Der Gong, der zum Platznehmen ruft, ertönt schon eine Viertelstunde vorher. Und Blumen gibt es auch schon vorab. Denn Muchtar al Ghusain will Dank sagen am letzten von 17 Hafensommer-Abenden. Dass das Musikfestival am Kulturspeicher in diesem Jahr überhaupt stattfinden konnte – im Februar hätte der Würzburger Kulturreferent das nicht gedacht. Doch alle vorgebrachten organisatorischen und personellen Hemmnisse wurden überwunden. So dankt der Kulturreferent vielfach seinem (neuen) Team, allen voran der organisatorischen Leiterin Judith Ritzel, und verteilt Sonnenblumen. Fünf Abende mit leichtem bis heftigem Regen, 9600 Besucher insgesamt, positive Rückmeldungen auf Umgestaltungen und das musikalische Programm – die Macher sind zufrieden.

Notiz 3:

Kaum geentert, fegt am wunderbar schönen Sommerabendsonnenabend ein Orkan über die Bühne. Hubert von Goisern und seine Mannen lassen es mit Stromgitarren, Bass und Schlagzeug zur Goisernen Ziehharmonika schräg und mächtig jodeln und krachen. Gut geölte Musikmaschine! Wuchtige (Volks-)Musik und brachialer Country-Sound, rockig-dampfend-metallisch, als säße man nicht vor dem Heizkraftwerk, sondern mitten drin in den Turbinen. Oberösterreichische Gstanzln treffen Hardrock.

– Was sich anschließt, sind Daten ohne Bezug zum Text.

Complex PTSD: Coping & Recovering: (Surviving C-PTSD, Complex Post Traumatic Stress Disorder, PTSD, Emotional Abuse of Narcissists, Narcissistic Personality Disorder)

In Würzburg beginnt der 63-jährige Liedermacher, Weltmusiker und Alpenrocker seine „Federn“-Tournee. Die Songs des gleichnamigen, des jüngsten Albums sind auf und nach einer Reise durch die Südstaaten entstanden. Er hätte sich „die Zähn ausbiss'n“ an den Leuten dort. „In dem Moment wo's Traditionalisten sind, kannst mit ihnen nicht reden.“ Aber Country-Cajun-Jazz-Blues aus den Sümpfen Louisianas und Steirische Volksweisen – das taugt rhythmisch gut zusammen. Seit dem Aufenthalt in New Orleans und Louisiana groovt und orgelt Hubert von Goisern seine Volksmusik im archaischen Blues. Im Frühjahr hat er seine würzige Mischung in New York, Washington und Austin präsentiert. Jetzt 20 Mal in Österreich, Südtirol und Deutschland – Juchzer und Jodler inklusive.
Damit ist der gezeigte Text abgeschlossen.